** Opening PASSAGE SHOWN block **
The organoleptic evaluation focuses on flavor, texture and appearance. It is performed by production team and quality lab team members. They cut the finished product and inspect it for the proper distribution of revels and inclusions.

The plant is SQF Level 3-certified. It falls under the jurisdiction of the Minnesota Department of Agriculture, Dairy and Food Safety Division, and the federal Food and Drug Administration. The plant is visited annually and auditors spend three days evaluating the food safety and food quality systems. Kemps spells out its supplier certification program in its Supplier/Co-Packer Quality Systems manual.

“Vendors are required to submit documentation that demonstrates their compliance to certification guidelines,” Hinrichsen said.

A HACCP plan ensures that all risks (biological, chemical, physical and radiological) are evaluated at each step of the ice-cream-making process. The critical control points are monitored continuously and reviewed by team members.

“Our plant has established a Food Quality Plan that was designed using the seven principles of HACCP,” Hinrichsen said. This plan evaluates food quality risks instead of food safety risks. There are quality parameters that are monitored on incoming ingredients, in process product, finished product, hardening systems and load-out trailer requirements, he said.

Managing resources

Kemps uses a single-use CIP process. In the CIP room are four units for pasteurization and two for raw. The company installed a new epoxy floor in this room in December 2013. A capital expenditure project for 2014 is the replacement of some of the ice cream fillers. The new units will add speed to the production lines, said Vice President of Operations Bob Williams.

As the company looks at new equipment, it seeks to keep conveyors at waist height to limit ergonomic issues. Kemps also analyzes equipment to ensure there are no safety concerns before it is installed. Cross-department safety teams also have a hand in ergonomic issues. The team was considering instituting a stretching and exercise program to warm up employees before they start their shifts.
** Closing PASSAGE SHOWN block **
** Opening DATA block **
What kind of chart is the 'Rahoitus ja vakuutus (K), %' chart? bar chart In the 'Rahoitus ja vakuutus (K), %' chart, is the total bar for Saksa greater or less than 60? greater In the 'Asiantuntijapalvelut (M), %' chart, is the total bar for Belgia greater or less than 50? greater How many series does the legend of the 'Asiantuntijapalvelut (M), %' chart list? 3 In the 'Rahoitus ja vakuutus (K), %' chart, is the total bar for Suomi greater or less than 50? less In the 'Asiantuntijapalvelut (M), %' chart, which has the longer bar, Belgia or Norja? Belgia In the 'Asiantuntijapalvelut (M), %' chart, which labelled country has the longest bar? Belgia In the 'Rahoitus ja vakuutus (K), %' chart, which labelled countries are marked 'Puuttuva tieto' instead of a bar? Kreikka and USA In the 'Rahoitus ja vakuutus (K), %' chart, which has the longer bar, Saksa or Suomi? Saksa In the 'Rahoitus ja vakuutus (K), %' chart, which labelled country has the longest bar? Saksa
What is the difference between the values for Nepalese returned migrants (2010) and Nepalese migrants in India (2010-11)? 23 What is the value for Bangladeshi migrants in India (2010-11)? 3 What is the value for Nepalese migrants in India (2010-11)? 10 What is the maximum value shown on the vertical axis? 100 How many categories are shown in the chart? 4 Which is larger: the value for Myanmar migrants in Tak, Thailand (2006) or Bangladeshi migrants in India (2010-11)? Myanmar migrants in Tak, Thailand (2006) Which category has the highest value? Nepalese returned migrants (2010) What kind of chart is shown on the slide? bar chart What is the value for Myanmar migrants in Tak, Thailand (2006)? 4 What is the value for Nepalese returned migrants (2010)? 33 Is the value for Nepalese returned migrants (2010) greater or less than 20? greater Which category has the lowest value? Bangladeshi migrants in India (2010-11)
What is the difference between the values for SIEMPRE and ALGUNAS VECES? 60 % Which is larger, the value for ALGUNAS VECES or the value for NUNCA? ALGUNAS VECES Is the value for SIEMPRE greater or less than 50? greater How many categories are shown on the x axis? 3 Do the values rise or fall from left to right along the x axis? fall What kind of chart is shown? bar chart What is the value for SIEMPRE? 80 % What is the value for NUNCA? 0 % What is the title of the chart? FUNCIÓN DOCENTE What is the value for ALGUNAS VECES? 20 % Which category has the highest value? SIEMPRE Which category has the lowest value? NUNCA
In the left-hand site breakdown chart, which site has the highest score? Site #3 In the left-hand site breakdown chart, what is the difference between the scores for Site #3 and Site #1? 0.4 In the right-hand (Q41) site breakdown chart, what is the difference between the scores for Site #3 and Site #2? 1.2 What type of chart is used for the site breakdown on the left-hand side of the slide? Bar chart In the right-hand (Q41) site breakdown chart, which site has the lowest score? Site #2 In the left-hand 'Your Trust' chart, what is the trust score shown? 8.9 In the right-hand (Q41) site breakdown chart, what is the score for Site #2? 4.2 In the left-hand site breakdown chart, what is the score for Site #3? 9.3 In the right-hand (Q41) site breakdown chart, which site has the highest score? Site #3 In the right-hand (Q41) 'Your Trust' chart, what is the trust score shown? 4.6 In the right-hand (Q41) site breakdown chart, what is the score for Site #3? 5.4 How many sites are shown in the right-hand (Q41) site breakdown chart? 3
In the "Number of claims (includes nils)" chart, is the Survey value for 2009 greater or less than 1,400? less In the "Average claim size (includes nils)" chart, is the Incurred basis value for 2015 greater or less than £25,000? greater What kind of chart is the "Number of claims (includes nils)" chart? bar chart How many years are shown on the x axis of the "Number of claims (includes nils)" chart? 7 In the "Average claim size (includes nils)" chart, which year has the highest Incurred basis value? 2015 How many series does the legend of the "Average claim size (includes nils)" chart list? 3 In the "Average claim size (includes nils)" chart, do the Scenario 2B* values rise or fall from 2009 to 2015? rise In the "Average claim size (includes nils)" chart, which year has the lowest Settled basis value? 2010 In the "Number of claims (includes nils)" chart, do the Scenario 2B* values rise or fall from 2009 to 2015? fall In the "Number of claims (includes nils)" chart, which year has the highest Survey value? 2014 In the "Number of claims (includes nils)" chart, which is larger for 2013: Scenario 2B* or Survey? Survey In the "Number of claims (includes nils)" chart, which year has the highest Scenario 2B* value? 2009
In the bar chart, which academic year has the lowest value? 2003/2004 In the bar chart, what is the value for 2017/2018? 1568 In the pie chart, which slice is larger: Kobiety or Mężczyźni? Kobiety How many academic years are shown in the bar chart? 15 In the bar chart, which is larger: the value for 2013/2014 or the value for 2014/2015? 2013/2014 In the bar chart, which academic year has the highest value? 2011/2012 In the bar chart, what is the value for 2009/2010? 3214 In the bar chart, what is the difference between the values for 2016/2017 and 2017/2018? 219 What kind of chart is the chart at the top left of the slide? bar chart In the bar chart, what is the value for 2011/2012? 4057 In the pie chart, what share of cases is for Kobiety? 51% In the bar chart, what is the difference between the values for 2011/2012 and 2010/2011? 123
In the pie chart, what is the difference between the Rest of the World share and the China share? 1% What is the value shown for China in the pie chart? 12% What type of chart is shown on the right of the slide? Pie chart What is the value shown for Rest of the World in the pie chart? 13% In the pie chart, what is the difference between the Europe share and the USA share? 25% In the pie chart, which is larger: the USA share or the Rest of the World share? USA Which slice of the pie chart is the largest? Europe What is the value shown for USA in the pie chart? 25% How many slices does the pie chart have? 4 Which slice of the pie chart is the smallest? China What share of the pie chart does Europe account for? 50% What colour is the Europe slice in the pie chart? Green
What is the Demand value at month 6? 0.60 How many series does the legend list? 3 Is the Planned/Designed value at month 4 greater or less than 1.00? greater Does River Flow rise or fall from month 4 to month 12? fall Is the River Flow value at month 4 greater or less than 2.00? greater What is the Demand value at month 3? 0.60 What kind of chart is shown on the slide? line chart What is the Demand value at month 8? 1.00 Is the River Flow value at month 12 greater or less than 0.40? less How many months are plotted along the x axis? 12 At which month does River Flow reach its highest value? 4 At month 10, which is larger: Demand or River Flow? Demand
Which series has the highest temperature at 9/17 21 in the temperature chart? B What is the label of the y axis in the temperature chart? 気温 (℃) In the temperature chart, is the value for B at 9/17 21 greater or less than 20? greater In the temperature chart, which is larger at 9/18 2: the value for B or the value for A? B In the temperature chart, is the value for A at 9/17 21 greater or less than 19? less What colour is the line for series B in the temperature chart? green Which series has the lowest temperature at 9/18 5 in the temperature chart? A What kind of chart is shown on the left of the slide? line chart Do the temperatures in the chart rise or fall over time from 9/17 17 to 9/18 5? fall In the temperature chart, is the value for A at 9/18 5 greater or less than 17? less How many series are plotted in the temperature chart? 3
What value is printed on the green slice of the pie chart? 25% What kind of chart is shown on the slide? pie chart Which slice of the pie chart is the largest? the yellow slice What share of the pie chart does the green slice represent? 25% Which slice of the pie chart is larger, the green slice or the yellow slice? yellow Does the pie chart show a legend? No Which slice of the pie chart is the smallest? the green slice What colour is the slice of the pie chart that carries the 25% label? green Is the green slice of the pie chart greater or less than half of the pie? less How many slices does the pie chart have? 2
** Closing DATA block **
-- PROBLEM TO WORK ON --
Write out the Kemps plant passage word for word, everything from "A HACCP plan" down to "by team members.". The items are separate material and have no connection to the passage about the Kemps plant.

-- ANSWER TO THE PROBLEM --
A HACCP plan ensures that all risks (biological, chemical, physical and radiological) are evaluated at each step of the ice-cream-making process. The critical control points are monitored continuously and reviewed by team members.